To quote the poor wretch being dragged away during the Black Plague in Monty Python’s “Holy Grail”: “I’m not dead!”

As long as I’ve been in the business, there have been predictions of the imminent demise of newspapers. If the telegraph, radio and television couldn’t strangle us, why would the Internet?

Pundits, particularly those with connections to Silicon Valley, are full of dire predictions for newspapers.
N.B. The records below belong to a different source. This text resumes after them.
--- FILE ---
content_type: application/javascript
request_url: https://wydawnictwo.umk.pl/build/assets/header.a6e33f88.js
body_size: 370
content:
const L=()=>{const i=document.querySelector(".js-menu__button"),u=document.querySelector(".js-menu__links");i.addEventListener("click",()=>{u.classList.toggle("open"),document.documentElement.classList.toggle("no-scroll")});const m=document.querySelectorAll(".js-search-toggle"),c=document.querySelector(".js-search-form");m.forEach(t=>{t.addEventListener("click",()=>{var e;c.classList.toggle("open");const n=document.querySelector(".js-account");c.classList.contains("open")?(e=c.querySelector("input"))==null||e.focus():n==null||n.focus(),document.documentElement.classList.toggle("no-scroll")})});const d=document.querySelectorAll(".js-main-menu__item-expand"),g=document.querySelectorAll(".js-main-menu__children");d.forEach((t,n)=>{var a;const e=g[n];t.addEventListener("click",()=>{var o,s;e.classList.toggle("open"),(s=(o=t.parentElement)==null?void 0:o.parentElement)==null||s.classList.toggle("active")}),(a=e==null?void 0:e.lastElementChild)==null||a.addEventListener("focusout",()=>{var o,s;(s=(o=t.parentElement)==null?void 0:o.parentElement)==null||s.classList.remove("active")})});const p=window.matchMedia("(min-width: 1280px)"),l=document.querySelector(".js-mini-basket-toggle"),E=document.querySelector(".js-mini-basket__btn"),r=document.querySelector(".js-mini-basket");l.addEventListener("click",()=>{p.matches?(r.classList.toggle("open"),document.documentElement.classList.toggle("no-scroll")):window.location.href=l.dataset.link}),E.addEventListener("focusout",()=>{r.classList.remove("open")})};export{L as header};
Michael S. Malone, a high-tech reporter who grew up in the bosom of Internet technology, predicted on The Editors Weblog in 2004 that 90 percent of print publications will be out of business by the end of the decade. “Before it is over, the number left in America will probably be less than 10, and they might not be individual papers but rather new entities created out of the current large chains.”
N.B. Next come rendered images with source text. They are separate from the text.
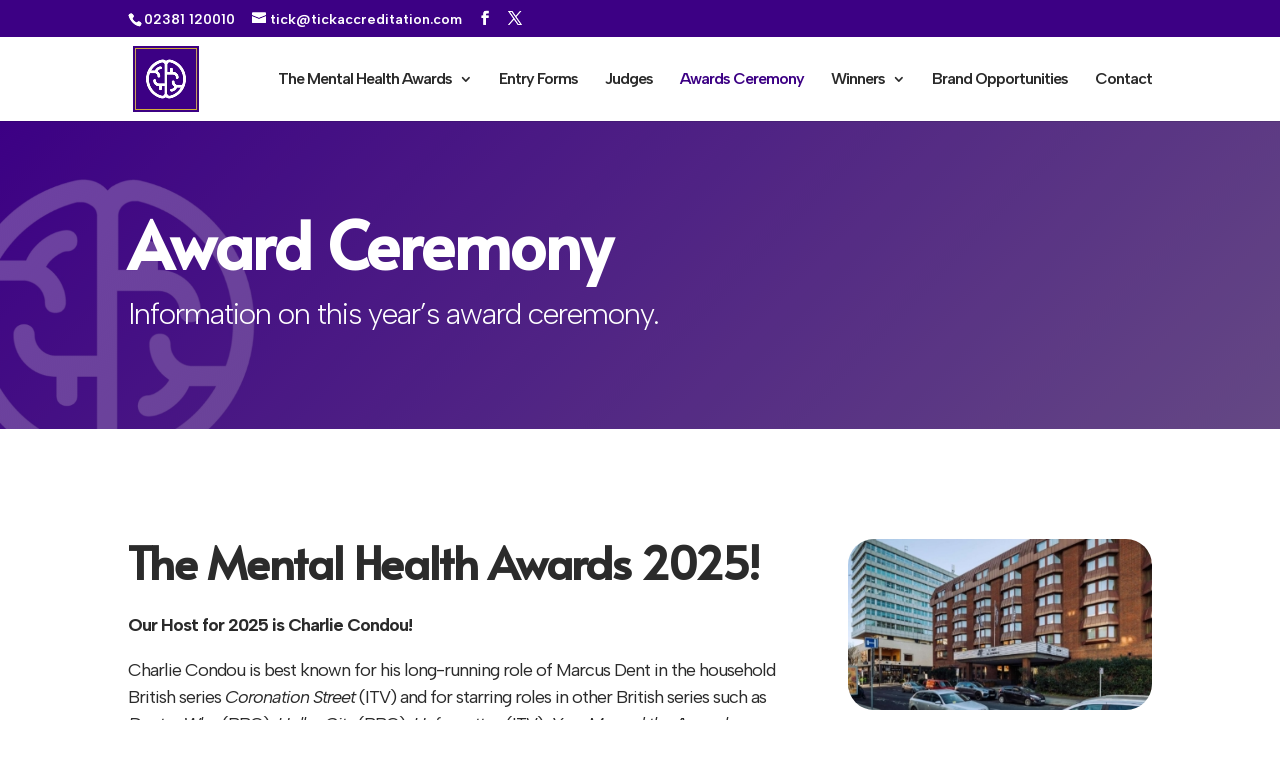

--- FILE ---
content_type: text/css
request_url: https://thementalhealthawards.com/wp-content/et-cache/132/et-core-unified-tb-1071-deferred-132.min.css?ver=1767307758
body_size: 95
content:
.et_pb_section_0_tb_footer.et_pb_section{background-color:#e2e2e2!important}.et_pb_text_0_tb_footer h5,.et_pb_text_3_tb_footer h5,.et_pb_text_5_tb_footer h5{font-size:21px}body.safari .et_pb_text_0_tb_footer,body.iphone .et_pb_text_0_tb_footer,body.uiwebview .et_pb_text_0_tb_footer{font-variant-ligatures:no-common-ligatures}.et_pb_text_0_tb_footer,.et_pb_text_3_tb_footer,.et_pb_text_5_tb_footer{margin-bottom:10px!important}.et_pb_text_1_tb_footer,.et_pb_text_4_tb_footer{font-size:17px;letter-spacing:-1px}.et_pb_image_0_tb_footer{text-align:left;margin-left:0}.et_pb_social_media_follow_network_0_tb_footer a.icon{background-color:#3b5998!important}.et_pb_social_media_follow_network_1_tb_footer a.icon{background-color:#000000!important}.et_pb_social_media_follow_network_2_tb_footer a.icon{background-color:#ea2c59!important}.et_pb_social_media_follow_network_3_tb_footer a.icon{background-color:#007bb6!important}@media only screen and (max-width:980px){.et_pb_image_0_tb_footer .et_pb_image_wrap img{width:auto}}@media only screen and (max-width:767px){.et_pb_image_0_tb_footer .et_pb_image_wrap img{width:auto}}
This gloom-and-doom scenario makes no sense. When the Denver Art Museum lays off 14 percent of its employees, no one predicts, “There will only be five museums left in America in 10 years.” Or when Circuit City jettisons 3,400 of its highest-paid hourly workers, nobody cries, “Electronics will vanish by the end of the century!”
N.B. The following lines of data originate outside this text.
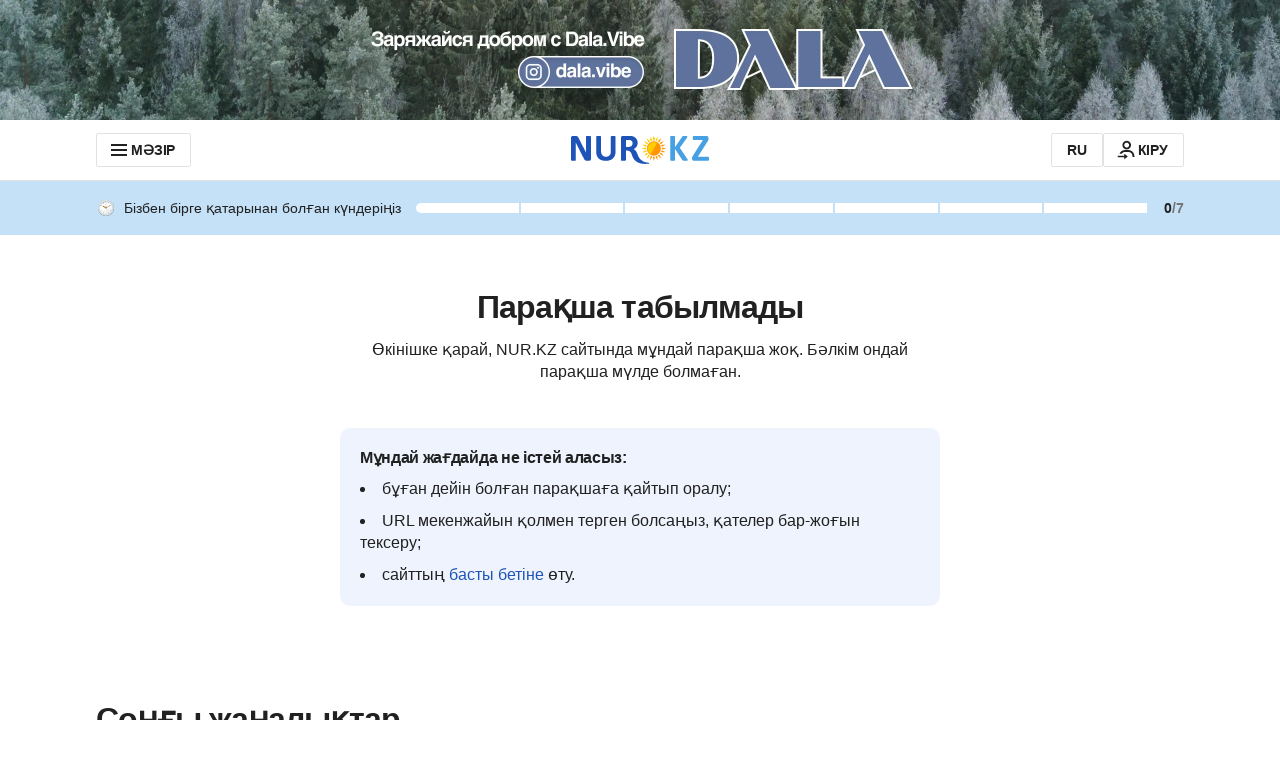

--- FILE ---
content_type: application/javascript
request_url: https://kaz.nur.kz/_astro/ui-messages.astro_astro_type_script_index_0_lang.DQNotU8f.js
body_size: -112
content:

!function(){try{var e="undefined"!=typeof window?window:"undefined"!=typeof global?global:"undefined"!=typeof globalThis?globalThis:"undefined"!=typeof self?self:{},n=(new e.Error).stack;n&&(e._sentryDebugIds=e._sentryDebugIds||{},e._sentryDebugIds[n]="7d2825aa-155a-5d3a-b4c2-30519112e6fc")}catch(e){}}();
import{s}from"./ui-messages.Ca8cRsD3.js";import"./index.B_UM1oEN.js";import"./_commonjsHelpers.Cpj98o6Y.js";s(window.uiMessages);

//# debugId=7d2825aa-155a-5d3a-b4c2-30519112e6fc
Are these tough times for print? You bet. Layoffs are everywhere, and the technology landscape is changing. Ad revenues for major U.S. newspaper chains have declined anywhere from 3.8 to 7.5 percent. Yet there are 1,450 dailies in this country with a paid circulation of 53 million. There is growth among suburban papers.

The trick is to work with new technologies, not against them.

Instead of whimpering about the loss of circulation and the immediacy of information on the Internet, newspapers should do what they do best – provide accurate and complete information.

Some more unsolicited advice:

  • Emphasize local coverage. To quote one of this newspaper’s founders: “A dogfight on Sixteenth Street is a better story than a war in Timbuktu.” The more local news the better.
  • Emphasize professionalism, ethics and quality. A blogger venting in his basement (probably about something he read in a newspaper) is not a “journalist.”
  • Stop acting like a singing dog, trying to blindly mimic other technologies – blogs, videos, slide shows, entertainment posing as news – hoping one will be the magic lifeline.
  • Stop trimming features like special-interest columns, weather, TV and stock listings, editorial cartoons and comics. Giving readers less doesn’t attract more of them.
  • Stop chasing “youth” readers with allegedly hip features written by people well beyond their youth. Under-20s don’t read the paper, never will.
  • Hire, don’t fire, reporters. More and better coverage doesn’t come from fewer newsgatherers.

    Dave Zeeck, editor of the Tacoma (Wash.) News-Tribune, put it bluntly to a gathering of his fellows at a recent meeting of the American Society of Newspaper Editors: “For a generation or more, we’ve let others define us. We are uncomfortable about advocating for ourselves. We’re still the source of most news in this country, and it is an advantage we will have for a long time.”